A ação discute se a exploração de atividades como bingo, jogo do bicho e máquinas caça-níqueis deve continuar enquadrada como contravenção penal, conforme previsto no artigo 50 da Lei das Contravenções Penais, de 1941.
Ao apresentar o pedido de vista, Dino afirmou que o Supremo também precisa avaliar os efeitos da decisão sobre as apostas esportivas de quota fixa, conhecidas como bets. Segundo o ministro, é necessário esclarecer se essas modalidades devem ser incluídas ou não na discussão sobre jogos de azar.

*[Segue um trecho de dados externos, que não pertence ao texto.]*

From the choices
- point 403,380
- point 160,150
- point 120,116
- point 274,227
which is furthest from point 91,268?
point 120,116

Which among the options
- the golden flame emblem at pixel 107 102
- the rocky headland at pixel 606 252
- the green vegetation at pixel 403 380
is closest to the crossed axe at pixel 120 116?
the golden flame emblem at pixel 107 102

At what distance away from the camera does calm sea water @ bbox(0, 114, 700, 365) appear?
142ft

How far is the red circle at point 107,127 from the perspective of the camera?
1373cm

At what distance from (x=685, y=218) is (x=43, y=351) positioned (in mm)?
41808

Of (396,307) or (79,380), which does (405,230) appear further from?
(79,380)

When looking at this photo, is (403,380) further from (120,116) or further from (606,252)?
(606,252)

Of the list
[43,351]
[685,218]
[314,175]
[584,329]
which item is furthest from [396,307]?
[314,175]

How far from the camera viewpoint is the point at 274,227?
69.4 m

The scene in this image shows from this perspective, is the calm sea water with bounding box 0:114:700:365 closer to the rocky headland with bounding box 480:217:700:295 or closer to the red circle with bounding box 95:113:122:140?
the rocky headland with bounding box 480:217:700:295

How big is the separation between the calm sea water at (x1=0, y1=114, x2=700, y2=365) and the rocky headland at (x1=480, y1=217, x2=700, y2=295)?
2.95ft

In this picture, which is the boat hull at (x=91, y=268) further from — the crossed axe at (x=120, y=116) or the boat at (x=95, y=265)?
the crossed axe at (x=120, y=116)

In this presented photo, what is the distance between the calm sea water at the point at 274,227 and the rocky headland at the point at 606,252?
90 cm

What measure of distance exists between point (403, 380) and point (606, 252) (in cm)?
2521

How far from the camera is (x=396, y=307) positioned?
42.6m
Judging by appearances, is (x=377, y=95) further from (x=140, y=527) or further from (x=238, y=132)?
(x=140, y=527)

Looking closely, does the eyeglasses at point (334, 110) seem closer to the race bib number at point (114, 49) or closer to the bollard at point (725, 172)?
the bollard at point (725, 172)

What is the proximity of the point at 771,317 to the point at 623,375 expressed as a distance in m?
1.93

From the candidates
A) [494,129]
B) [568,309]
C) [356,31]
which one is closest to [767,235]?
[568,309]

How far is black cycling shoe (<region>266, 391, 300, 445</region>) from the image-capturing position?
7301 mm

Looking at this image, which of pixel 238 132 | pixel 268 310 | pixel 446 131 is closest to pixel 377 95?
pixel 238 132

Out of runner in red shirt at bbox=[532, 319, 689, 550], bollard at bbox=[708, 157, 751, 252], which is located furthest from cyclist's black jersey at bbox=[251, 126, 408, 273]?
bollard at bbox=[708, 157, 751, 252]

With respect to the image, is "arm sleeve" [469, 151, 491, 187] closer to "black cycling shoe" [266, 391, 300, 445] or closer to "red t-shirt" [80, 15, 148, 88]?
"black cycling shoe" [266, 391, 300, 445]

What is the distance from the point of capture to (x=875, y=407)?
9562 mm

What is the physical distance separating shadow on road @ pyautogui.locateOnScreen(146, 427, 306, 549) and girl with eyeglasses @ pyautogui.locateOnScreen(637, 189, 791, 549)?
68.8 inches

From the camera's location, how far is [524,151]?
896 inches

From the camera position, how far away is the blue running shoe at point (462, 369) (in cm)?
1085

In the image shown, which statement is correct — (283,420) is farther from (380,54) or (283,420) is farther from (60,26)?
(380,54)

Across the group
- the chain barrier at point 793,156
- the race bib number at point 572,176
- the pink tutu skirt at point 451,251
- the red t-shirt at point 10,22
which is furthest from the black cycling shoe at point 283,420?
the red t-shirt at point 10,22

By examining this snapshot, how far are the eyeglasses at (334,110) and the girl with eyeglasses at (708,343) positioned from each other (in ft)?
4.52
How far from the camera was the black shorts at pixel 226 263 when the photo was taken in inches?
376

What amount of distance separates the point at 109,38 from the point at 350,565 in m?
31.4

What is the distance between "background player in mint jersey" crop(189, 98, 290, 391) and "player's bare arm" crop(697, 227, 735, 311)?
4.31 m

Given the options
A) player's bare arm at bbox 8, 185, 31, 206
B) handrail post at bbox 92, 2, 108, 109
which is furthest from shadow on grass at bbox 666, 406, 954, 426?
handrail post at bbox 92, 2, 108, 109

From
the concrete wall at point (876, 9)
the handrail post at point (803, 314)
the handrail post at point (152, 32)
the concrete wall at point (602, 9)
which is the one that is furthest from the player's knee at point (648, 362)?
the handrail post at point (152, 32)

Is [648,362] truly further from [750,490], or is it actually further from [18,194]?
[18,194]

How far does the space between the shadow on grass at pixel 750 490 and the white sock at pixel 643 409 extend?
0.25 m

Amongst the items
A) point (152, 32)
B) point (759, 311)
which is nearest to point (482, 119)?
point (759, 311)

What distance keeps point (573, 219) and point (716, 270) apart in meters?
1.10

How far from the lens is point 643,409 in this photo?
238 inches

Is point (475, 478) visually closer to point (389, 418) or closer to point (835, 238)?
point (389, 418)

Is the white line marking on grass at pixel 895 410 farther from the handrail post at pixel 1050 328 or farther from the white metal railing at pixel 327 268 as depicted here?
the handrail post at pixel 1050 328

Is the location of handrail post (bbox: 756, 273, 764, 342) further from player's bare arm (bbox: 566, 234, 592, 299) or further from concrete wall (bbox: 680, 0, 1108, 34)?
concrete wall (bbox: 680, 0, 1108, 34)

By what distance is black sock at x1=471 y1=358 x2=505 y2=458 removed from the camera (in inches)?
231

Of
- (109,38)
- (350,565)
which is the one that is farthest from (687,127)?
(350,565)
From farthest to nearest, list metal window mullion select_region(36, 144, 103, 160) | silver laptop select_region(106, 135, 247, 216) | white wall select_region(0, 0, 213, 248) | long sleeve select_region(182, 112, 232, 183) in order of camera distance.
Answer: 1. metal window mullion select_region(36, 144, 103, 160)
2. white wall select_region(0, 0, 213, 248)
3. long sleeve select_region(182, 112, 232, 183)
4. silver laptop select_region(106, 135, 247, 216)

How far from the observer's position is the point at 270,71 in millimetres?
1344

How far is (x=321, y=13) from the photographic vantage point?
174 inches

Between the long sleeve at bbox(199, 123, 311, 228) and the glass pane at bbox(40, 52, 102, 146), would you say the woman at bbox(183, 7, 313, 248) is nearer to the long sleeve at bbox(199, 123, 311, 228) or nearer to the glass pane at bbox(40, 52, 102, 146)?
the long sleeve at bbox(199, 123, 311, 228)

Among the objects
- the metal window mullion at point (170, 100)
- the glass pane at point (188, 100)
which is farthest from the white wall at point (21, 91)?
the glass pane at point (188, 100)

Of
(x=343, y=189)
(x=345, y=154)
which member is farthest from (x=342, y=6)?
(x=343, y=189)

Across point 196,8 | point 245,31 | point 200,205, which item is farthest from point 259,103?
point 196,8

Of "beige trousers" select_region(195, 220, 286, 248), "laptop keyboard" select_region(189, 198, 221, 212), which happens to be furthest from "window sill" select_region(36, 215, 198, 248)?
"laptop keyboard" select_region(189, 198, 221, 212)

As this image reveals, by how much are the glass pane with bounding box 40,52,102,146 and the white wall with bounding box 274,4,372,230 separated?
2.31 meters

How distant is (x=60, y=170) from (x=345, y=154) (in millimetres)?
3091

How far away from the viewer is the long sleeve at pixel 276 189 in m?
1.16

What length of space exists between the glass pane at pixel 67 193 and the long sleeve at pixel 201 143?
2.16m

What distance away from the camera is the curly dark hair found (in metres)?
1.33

“Eu não vejo como separar, porque bet é jogo de azar. O próprio relator falou diversas vezes de bets. Então, se jogo de azar é contravenção, bet também é? Temos que explicar isso. Estamos tratando de jogos de azar, menos bets? Por quê? Isso é importante para a compreensão do julgamento”, afirmou.
O caso tem repercussão geral, o que significa que a decisão tomada pela Corte deverá orientar processos semelhantes em todo o país.
Antes da suspensão, o relator da ação, ministro Luiz Fux, votou pela manutenção da criminalização da exploração de jogos de azar. Para ele, a norma tem como objetivo proteger aspectos como saúde, patrimônio, autonomia individual e bem-estar social.